Amadeu Colombo Cavalcanti tinha comprado o imóvel de Dona Eunice e o transformou na sede do Grupo Jufap, que atua nos segmentos de telecomunicações, produtos asfálticos e agropecuária. A empresa possui até uma usina solar, de acordo com informações de seu site oficial. Assim, o ambiente onde estava o painel de Poty passou a ser utilizado para treinamentos e reuniões. Com isso, ganhava “novos traços” assinados por esbarrões da mobília e limpezas bem intencionadas (mas nem sempre bem orientadas).
A restauração
Foi o Grupo Jufap que contratou, para avaliar o estado e recuperar o mural, em 2017, a Caniatti Conservação e Restauro. O ateliê tem um portfólio de respeito, com restaurações em pinturas de Miguel Bakun, um dos pioneiros da arte moderna no Paraná; em telas de Guido Viaro, artista ítalo-brasileiro; e em murais e estuques da Igreja Matriz de Nossa Senhora Imaculada Conceição em Videira, Santa Catarina, assinados pelo pintor imigrante italiano Gildo Scaranari.

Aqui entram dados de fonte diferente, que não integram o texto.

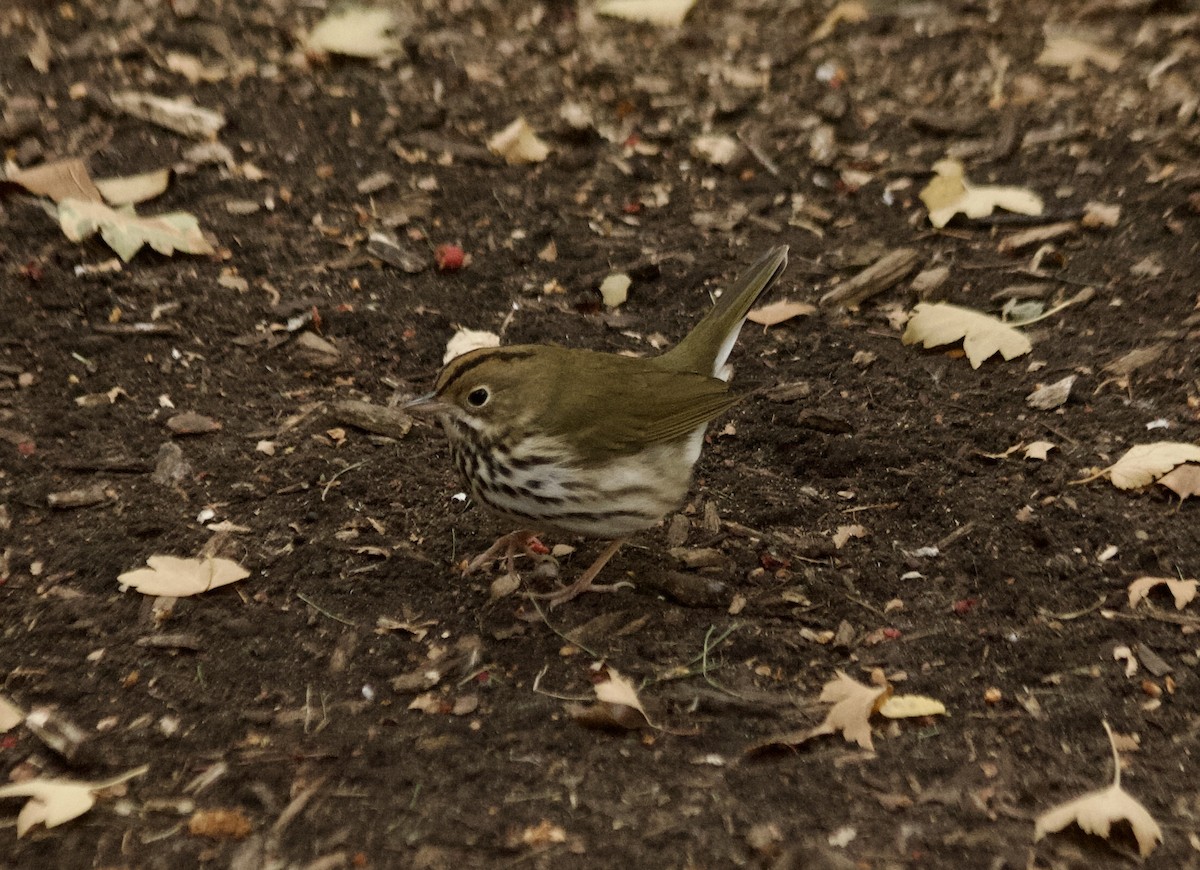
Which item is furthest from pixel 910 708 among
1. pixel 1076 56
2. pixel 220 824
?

Após o mapeamento dos danos existentes, as profissionais Carolina Burigo de Mendonça e Ana Eliza Caniatti Rodrigues (que faz parte da Arco.it, a Associação de Restauradores e Conservadores de Bens Culturais) iniciaram a restauração propriamente dita. “Os danos se localizavam nas extremidades da pintura, onde era possível visualizar a perda da camada pictórica em pequenas áreas”, diz Rodrigues. Era onde o mural estava mais danificado: na base azul, e não nos desenhos em branco. “No restante, a obra apresentava pequenas manchas amarelecidas quem eram superficiais e puderam ser removidas com a higienização química da obra.”
Onde existia perda da camada de tinta, as restauradoras fizeram a proteção das bordas e o nivelamento e reintegração da cor com pigmentos minerais em resina. Todo o processo se deu conforme técnicas e produtos consagrados no segmento de restauração, com intervenções mínimas e, importante, todas elas reversíveis. “Esses produtos podem ser removidos sem que a obra sofra danos, isto é, o restauro não prejudica a integridade da obra”, diz Rodrigues. Tudo foi documentado e fotografado para compor o relatório técnico do processo, que ainda apresentou instruções para a preservação futura da obra.
Integridade da obra
Segundo o advogado Luiz Gustavo Vidal Pinto (ou Vidal, diretor do Museu Alfredo Andersen), a integridade da obra é respeitada quando se busca um restaurador competente e profissional. “Ninguém faz restauração para modificar a obra. Ao contrário, faz-se a restauração para buscar que ela [obra] volte ao seu estado original”, diz. Questionado sobre a interferência de um restauro nos direitos autorais, Vidal explica: “Não é preciso chamar a cada restauração o detentor do direito para dizer ‘sua obra está sendo restaurada’. Você pode chamar por uma questão ética.”
Estudo posterior
A autenticidade da obra nunca foi questionada por Rodrigues. “Não houve motivos para afirmar que a obra não tenha sido realizada pelo artista Poty Lazzarotto”, diz. Além disso, após a restauração, ela e o historiador Leonardo Matuchaki foram contratados pela Jufap para desenvolver um estudo sobre o mural, que envolveu pesquisas e entrevistas.
Agora, o mural “Lendas brasileiras” tem um futuro incerto porque o terreno onde está a casa é propriedade da construtora Porto Camargo e servirá de base para um prédio. A remoção da parede é uma possibilidade, mas trata-se de um procedimento caro e arriscado.